CPM 2017

28th Annual Symposium on Combinatorial Pattern Matching

Warsaw, Poland, July 4-6, 2017


Papers and Proceedings

Local information


Keynote speakers

Artur Jeż (University of Wrocław, Poland)

Recompression of SLPs

In this talk I will survey the recompression technique in case of SLPs. The technique is based on applying simple compression operations (replacement of pairs of two different letters by a new letter and replacement of maximal repetition of a letter by a new symbol) to strings represented by SLPs. To this end we modify the SLPs, so that performing such compression operations on SLPs is possible. For instance, when we want to replace ab in the string and SLP has a production X → aY and the string generated by Y is bw, then we alter the rule of Y so that it generates w and replace Y with bY in all rules. In this way the rule becomes X → abY and so ab can be replaced, similar operations are defined for the right sides of the nonterminals. As a result, we are interested mostly in the SLP representation rather than the string itself and its combinatorial properties. What we need to control, though, is the size of the SLP. With appropriate choices of substrings to be compressed it can be shown that it stays linear.

The proposed method turned out to be surprisingly efficient and applicable in various scenarios: for instance it can be used to test the equality of SLPs in time O(n log N), where n is the size of the SLP and N the length of the generated string; on the other hand it can be used to approximate the smallest SLP for a given string, with the approximation ratio O(log(n/g)) where n is the length of the string and g the size of the smallest SLP for this string, matching the best known bounds.

Giovanni Manzini (University of Eastern Piedmont and IIT-CNR, Italy)

Wheeler Graphs: Variations on a Theme by Burrows and Wheeler

The famous Burrows-Wheeler Transform was originally defined for single strings but variations have been developed for sets of strings, labelled trees, de Bruijn graphs, alignments, etc. In this talk we propose a unifying view that includes many of these variations and that we hope will simplify the search for more.

Somewhat surprisingly we get our unifying view by considering the Nondeterministic Finite Automata related to different pattern-matching problems. We show that the state graphs associated with these automata have common properties that we summarize with the concept of a Wheeler graph1. Using the notion of a Wheeler graph, we show that it is possible to process strings efficiently even if the automaton is nondeterministic. In addition, we show that Wheeler graphs can be compactly represented and traversed using up to three arrays with additional data structures supporting efficient rank and select operations. It turns out that these arrays coincide with, or are substantially equivalent to, the output of many Burrows-Wheeler Transform variants described in the literature.

This is joint work with Travis Gagie and Jouni Sirén.

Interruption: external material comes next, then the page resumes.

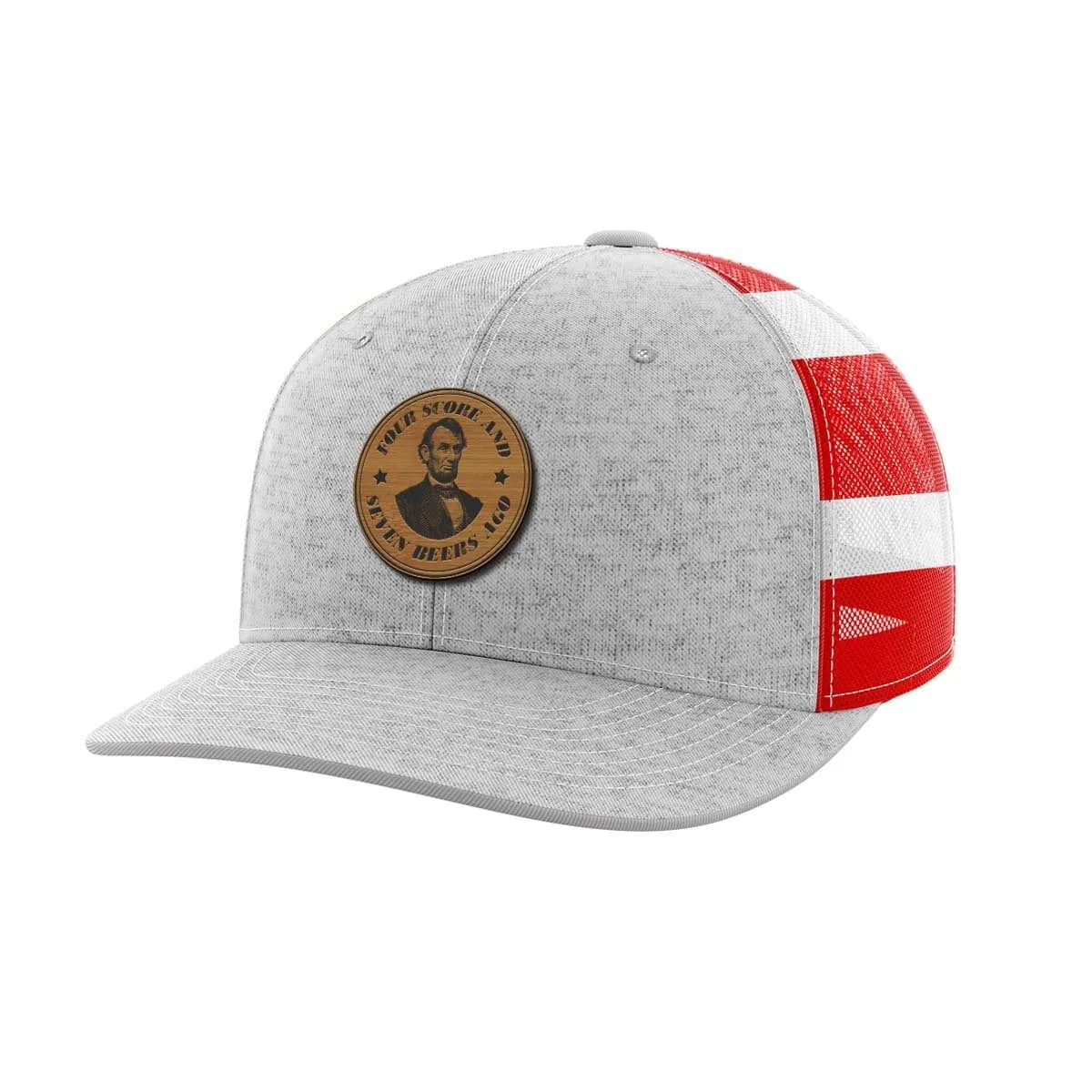 Four Score Bamboo Patch Hat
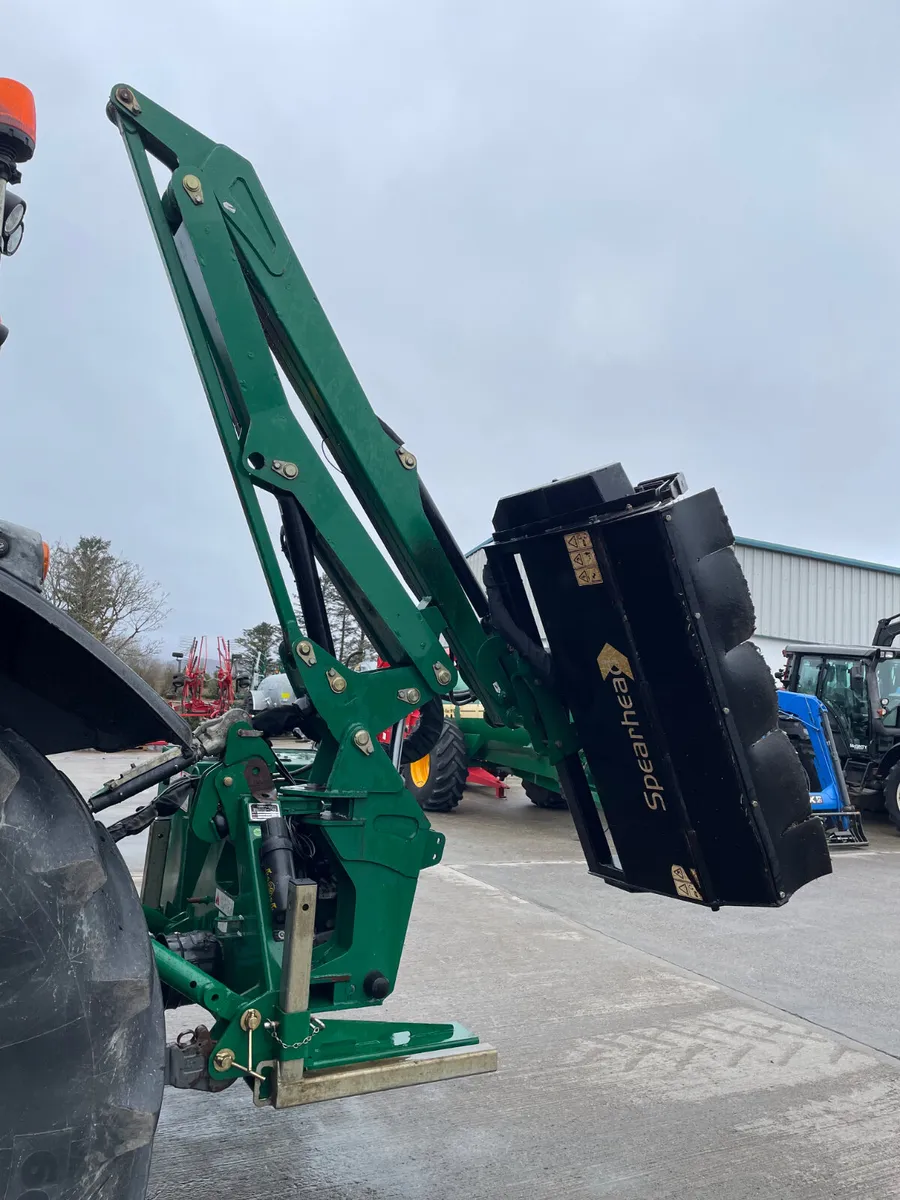 2015 Spearhead Twiga 545 Hedgecutter - Image 2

1On many occasions Mike Burrows stated that the original idea of the transformation is due to David Wheeler. We therefore decided to name this graph class after this pioneer of computer science.

Marcin Mucha (University of Warsaw, Poland)

Shortest Superstring

In the Shortest Superstring problem (SS) one has to find a shortest string s containing given strings s1,…,sn as substrings. The problem is NP-hard, so a natural question is that of its approximability.

One natural approach to approximately solving SS is the following GREEDY heuristic: repeatedly merge two strings with the largest overlap until only a single string is left. This heuristic is conjectured to be a 2-approximation, but even after 30 years since the conjecture has been posed, we are still very far from proving it. The situation is better for non-greedy approximation algorithms, where several approaches yielding 2.5-approximation (and better) are known.

In this talk, we will survey the main results in the area, focusing on the fundamental ideas and intuitions.